• Task objective:
Copy the following lines word for word, with no changes.

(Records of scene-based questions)
****************************************
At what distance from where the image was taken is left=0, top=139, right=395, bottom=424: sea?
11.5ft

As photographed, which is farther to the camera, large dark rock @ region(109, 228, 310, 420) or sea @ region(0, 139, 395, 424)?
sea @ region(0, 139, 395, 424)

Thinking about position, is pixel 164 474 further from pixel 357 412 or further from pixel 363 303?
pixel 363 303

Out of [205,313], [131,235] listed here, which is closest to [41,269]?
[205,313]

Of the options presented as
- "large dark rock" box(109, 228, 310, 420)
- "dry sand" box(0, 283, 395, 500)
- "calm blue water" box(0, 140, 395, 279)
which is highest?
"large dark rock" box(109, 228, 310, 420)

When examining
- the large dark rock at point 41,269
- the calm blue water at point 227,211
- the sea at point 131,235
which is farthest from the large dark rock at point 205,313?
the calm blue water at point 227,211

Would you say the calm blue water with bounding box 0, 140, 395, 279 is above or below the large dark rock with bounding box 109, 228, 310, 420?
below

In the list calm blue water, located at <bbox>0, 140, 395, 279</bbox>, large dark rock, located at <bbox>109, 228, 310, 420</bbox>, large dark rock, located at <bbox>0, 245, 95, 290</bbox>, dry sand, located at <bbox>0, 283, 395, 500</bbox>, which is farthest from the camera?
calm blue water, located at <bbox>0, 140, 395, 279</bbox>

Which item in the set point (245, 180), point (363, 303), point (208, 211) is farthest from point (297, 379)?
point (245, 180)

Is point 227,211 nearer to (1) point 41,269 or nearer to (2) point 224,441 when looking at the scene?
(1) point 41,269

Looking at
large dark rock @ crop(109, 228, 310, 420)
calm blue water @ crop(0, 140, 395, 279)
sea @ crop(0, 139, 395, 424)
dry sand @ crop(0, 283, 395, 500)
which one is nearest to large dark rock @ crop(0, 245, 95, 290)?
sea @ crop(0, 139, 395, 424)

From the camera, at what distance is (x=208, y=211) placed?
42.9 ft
****************************************
• Written response:
At what distance from where the image was taken is left=0, top=139, right=395, bottom=424: sea?
11.5ft

As photographed, which is farther to the camera, large dark rock @ region(109, 228, 310, 420) or sea @ region(0, 139, 395, 424)?
sea @ region(0, 139, 395, 424)

Thinking about position, is pixel 164 474 further from pixel 357 412 or further from pixel 363 303?
pixel 363 303

Out of [205,313], [131,235] listed here, which is closest to [41,269]?
[205,313]

Of the options presented as
- "large dark rock" box(109, 228, 310, 420)
- "dry sand" box(0, 283, 395, 500)
- "calm blue water" box(0, 140, 395, 279)
which is highest?
"large dark rock" box(109, 228, 310, 420)

When examining
- the large dark rock at point 41,269
- the calm blue water at point 227,211
- the sea at point 131,235
which is farthest from the large dark rock at point 205,313?
the calm blue water at point 227,211

Would you say the calm blue water with bounding box 0, 140, 395, 279 is above or below the large dark rock with bounding box 109, 228, 310, 420?
below

In the list calm blue water, located at <bbox>0, 140, 395, 279</bbox>, large dark rock, located at <bbox>109, 228, 310, 420</bbox>, large dark rock, located at <bbox>0, 245, 95, 290</bbox>, dry sand, located at <bbox>0, 283, 395, 500</bbox>, which is farthest from the camera?
calm blue water, located at <bbox>0, 140, 395, 279</bbox>

Which item in the set point (245, 180), point (363, 303), point (208, 211) is farthest from point (297, 379)?
point (245, 180)

Is point 227,211 nearer to (1) point 41,269 or nearer to (2) point 224,441 when looking at the scene?
(1) point 41,269

Looking at
large dark rock @ crop(109, 228, 310, 420)
calm blue water @ crop(0, 140, 395, 279)
sea @ crop(0, 139, 395, 424)
dry sand @ crop(0, 283, 395, 500)
which one is nearest to large dark rock @ crop(0, 245, 95, 290)?
sea @ crop(0, 139, 395, 424)

From the camera, at what distance is (x=208, y=211) placed?
42.9 ft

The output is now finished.